[Start of section]
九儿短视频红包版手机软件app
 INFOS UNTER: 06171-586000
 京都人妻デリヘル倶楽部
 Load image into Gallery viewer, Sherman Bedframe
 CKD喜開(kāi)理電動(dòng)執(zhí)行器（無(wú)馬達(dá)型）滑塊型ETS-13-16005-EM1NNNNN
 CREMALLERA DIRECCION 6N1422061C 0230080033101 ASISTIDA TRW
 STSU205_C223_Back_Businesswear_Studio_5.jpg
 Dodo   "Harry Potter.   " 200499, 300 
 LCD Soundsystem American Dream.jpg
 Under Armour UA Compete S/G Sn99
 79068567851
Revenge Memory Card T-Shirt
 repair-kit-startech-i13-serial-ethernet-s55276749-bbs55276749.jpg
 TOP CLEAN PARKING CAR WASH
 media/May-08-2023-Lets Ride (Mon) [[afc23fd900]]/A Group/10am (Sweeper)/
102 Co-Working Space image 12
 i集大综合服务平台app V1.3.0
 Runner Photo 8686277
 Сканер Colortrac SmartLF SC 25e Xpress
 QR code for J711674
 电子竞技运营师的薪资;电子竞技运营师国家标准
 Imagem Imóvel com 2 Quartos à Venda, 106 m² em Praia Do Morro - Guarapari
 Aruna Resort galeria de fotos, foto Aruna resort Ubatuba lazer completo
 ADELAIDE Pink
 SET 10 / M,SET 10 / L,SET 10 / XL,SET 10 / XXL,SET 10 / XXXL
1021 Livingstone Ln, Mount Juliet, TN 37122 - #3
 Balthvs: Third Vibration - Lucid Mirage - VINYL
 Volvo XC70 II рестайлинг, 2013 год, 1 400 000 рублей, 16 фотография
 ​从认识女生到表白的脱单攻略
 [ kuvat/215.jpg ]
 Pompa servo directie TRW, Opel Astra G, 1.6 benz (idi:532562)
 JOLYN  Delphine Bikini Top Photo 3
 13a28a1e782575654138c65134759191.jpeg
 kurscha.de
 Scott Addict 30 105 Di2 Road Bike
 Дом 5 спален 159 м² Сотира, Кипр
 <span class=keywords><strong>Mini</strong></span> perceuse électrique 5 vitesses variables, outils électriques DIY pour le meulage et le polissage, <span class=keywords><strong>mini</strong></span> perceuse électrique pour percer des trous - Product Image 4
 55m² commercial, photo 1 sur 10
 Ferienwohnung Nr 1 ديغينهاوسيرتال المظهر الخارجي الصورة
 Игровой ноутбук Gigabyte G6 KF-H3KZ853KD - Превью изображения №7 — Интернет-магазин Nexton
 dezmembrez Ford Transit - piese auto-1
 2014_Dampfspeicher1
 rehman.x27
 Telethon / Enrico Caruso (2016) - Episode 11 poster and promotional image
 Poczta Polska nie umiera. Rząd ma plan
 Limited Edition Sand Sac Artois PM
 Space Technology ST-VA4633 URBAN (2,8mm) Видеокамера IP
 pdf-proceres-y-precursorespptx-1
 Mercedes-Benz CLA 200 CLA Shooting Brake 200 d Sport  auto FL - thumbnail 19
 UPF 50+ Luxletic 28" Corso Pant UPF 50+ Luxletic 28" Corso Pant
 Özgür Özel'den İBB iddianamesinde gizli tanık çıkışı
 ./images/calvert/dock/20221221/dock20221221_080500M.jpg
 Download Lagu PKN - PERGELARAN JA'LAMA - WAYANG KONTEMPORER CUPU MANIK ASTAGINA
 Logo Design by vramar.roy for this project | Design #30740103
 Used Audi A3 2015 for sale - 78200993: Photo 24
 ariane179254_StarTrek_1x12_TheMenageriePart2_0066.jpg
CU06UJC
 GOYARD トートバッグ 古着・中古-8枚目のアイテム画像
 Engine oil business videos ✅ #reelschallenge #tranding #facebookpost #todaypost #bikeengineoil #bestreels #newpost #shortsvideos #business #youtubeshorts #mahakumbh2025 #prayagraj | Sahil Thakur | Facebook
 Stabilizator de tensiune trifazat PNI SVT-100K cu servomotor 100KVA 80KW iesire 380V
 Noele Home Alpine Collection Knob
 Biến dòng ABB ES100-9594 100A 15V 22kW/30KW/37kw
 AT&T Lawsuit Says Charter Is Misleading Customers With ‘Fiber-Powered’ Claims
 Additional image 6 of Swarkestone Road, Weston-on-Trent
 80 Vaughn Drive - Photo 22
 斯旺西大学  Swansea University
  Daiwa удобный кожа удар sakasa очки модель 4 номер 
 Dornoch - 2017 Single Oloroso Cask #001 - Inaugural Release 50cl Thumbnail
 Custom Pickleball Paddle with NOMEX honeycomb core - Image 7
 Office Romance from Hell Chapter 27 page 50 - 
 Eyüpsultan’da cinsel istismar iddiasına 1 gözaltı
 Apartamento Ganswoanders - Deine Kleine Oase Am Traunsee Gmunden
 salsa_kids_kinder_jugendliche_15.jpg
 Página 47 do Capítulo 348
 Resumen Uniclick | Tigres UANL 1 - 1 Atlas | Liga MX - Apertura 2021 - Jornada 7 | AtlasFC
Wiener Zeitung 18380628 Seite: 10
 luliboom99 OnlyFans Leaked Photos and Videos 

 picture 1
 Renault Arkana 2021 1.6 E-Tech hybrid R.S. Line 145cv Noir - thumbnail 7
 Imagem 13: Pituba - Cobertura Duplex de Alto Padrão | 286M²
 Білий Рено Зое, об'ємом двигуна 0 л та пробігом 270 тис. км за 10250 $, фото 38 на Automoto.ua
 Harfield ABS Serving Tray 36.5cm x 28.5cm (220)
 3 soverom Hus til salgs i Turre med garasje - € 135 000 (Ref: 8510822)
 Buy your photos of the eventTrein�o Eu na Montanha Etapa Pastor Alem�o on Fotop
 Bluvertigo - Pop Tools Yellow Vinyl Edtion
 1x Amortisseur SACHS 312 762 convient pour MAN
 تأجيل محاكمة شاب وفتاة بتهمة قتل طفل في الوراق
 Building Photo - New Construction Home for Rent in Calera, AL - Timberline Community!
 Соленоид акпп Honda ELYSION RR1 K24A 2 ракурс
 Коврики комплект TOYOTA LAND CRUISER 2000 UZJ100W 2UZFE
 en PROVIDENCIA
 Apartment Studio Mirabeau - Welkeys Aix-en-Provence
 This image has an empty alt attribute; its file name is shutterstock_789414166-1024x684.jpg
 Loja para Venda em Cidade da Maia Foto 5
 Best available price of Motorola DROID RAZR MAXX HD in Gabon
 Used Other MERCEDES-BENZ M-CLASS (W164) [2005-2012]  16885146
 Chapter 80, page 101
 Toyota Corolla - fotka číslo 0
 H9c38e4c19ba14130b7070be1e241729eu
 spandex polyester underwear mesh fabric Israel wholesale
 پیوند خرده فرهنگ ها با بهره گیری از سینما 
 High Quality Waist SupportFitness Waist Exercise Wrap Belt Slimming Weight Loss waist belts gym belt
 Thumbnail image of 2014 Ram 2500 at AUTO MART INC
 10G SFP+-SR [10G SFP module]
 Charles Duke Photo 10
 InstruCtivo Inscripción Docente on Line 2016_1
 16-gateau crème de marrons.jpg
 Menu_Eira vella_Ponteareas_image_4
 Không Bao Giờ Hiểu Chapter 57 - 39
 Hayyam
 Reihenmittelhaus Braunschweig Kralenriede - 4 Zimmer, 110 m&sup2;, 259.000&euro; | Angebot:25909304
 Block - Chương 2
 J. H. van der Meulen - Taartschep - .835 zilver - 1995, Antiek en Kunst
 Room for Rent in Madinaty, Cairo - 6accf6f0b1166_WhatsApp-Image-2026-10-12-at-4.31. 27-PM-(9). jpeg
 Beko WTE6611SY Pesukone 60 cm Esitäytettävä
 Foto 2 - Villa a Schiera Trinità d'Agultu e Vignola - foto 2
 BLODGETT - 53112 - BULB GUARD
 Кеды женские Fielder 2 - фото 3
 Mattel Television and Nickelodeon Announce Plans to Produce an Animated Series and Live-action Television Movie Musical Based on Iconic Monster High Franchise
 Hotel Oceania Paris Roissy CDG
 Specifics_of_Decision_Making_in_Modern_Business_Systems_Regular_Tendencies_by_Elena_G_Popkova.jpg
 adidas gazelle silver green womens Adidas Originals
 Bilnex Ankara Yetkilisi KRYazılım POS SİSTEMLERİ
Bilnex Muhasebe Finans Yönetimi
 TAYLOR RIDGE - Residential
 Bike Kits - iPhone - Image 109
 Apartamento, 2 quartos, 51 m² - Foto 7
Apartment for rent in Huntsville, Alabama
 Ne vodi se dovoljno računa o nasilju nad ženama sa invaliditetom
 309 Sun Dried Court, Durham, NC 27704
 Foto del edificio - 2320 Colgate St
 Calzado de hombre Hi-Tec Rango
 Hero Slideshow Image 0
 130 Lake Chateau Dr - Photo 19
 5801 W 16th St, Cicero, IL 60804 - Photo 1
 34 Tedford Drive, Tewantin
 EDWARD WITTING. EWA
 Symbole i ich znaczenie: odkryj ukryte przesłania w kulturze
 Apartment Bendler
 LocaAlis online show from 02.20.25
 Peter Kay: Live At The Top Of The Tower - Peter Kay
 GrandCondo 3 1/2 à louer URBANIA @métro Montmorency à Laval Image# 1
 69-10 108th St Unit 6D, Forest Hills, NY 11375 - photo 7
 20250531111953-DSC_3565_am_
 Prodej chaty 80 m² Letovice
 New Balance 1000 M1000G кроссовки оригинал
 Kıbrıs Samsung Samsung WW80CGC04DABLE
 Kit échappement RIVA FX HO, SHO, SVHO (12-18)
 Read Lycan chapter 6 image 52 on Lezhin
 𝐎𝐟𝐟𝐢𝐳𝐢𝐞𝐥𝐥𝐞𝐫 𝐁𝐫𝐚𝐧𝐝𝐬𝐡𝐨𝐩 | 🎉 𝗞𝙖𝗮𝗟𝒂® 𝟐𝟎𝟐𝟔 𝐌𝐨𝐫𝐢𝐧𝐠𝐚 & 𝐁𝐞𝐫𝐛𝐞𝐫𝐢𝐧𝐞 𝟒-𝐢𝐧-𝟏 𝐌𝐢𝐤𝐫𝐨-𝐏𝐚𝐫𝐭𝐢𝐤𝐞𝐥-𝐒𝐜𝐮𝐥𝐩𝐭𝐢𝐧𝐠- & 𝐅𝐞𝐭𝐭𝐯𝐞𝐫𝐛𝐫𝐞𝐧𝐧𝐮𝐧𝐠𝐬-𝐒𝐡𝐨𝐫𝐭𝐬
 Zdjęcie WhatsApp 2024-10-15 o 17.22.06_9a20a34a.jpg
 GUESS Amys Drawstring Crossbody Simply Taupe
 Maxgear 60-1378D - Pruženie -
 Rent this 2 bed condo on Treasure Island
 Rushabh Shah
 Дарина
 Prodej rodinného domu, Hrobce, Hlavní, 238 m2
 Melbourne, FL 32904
[End of section]
### Problem statement
Scan the data above for the word "Home" and report every line where it is found.

### Your solution
 Noele Home Alpine Collection Knob
 Building Photo - New Construction Home for Rent in Calera, AL - Timberline Community!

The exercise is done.